弊社では、「業務」は複数の「作業」と「判断」が組み合わされたものととらえています。(これについては、Tips09を参照)。
さらに、「作業」は大きく技能系と事務系の2種類の性質に分かれると考えます。事務系の作業は、手順通りに行うことで誰もが一定レベルの品質を実現できる性質のものです。それに対して技能系の作業は、手順通りに行ったとしても同じ結果に至るとは限りません。手順だけでは表現しづらい勘所が存在するからです。
今回はそんな「技能系」の作業について、マニュアル類(標準作業書、作業手順書)を作成する場合のポイントを取上げたいと思います。
技能系の作業とは
ここで言う技能系の作業とは、「筋肉の運動を伴う仕事」として括ります。その特徴としては以下のようなことが挙げられます。

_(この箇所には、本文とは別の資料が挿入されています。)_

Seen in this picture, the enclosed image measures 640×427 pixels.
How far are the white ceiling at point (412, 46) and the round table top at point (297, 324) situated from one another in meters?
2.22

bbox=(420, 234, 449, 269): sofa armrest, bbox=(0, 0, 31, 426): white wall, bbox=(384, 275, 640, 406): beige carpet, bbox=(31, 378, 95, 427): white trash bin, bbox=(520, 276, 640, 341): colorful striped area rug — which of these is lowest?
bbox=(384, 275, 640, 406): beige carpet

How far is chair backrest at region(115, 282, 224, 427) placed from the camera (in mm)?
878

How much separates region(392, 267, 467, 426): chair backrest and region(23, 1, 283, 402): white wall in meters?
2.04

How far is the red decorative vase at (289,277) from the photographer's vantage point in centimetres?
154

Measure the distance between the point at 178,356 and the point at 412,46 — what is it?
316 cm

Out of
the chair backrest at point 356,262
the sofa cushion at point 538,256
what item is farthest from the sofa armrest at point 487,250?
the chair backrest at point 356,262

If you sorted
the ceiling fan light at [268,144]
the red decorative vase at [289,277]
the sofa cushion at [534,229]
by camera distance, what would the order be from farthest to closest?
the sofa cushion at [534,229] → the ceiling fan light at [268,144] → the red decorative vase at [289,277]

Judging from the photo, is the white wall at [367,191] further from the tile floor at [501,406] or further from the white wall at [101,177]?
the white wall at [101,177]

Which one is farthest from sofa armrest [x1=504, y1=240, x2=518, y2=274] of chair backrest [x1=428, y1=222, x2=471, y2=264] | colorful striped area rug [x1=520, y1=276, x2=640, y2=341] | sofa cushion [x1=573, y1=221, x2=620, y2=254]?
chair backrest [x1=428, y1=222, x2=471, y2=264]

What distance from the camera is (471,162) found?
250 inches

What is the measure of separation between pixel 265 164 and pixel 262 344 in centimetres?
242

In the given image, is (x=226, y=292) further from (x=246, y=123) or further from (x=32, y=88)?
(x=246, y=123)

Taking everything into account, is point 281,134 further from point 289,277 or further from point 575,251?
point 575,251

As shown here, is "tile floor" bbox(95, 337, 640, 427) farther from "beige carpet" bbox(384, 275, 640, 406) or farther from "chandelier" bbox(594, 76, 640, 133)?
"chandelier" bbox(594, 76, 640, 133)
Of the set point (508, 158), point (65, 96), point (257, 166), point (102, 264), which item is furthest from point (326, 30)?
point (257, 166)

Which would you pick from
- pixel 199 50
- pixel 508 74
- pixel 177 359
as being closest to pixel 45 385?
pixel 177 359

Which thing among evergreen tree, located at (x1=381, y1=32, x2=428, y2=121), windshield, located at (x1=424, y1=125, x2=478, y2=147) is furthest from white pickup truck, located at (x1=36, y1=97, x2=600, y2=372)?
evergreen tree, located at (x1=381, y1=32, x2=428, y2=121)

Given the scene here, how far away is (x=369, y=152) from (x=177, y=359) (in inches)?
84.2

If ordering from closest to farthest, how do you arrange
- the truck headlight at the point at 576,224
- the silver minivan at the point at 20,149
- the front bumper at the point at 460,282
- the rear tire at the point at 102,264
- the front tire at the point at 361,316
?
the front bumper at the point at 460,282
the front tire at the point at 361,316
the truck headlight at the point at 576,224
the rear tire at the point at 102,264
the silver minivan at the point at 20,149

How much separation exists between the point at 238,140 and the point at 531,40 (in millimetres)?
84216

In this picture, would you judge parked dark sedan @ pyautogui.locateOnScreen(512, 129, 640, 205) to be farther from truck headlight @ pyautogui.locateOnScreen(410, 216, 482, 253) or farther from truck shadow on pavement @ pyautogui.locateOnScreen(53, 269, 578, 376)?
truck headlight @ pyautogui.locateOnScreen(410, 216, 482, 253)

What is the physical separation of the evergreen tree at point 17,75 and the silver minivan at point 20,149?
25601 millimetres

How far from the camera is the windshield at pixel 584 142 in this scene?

- 頭で理解するだけでなく、反復訓練によって習得される。
- 熟練度によって、スピードや結果の状態(できばえ)に差が生じる。
- 言葉では表現しづらい感覚のようなもの(カン・コツ)が存在する。
技能系の作業においては、熟練者の中に存在するノウハウ・暗黙知をいかに引出し、文書化できるかがポイントとなるため、現場での観察やヒアリングが大事です。
まず現場の人の協力を得るように働き掛けること。そして、ビデオや写真、ネットワークカメラなどを活用して作業を記録し、マニュアルのアウトラインを描き、その上でベテランの作業者にヒアリングを行います。
マニュアルのアウトライン
技能系の作業をマニュアルにまとめる場合は、以下を踏まえるようにします。
1.作業名、作業の概要(目的・定義・標準作業時間)を明記します。
2.作業条件、順守事項を明記します。
- 安全・衛生、ミスやトラブル防止などの観点から、その作業単位で必ず守るべきルールを明らかにします。(服装、事前準備、場所、点検事項など)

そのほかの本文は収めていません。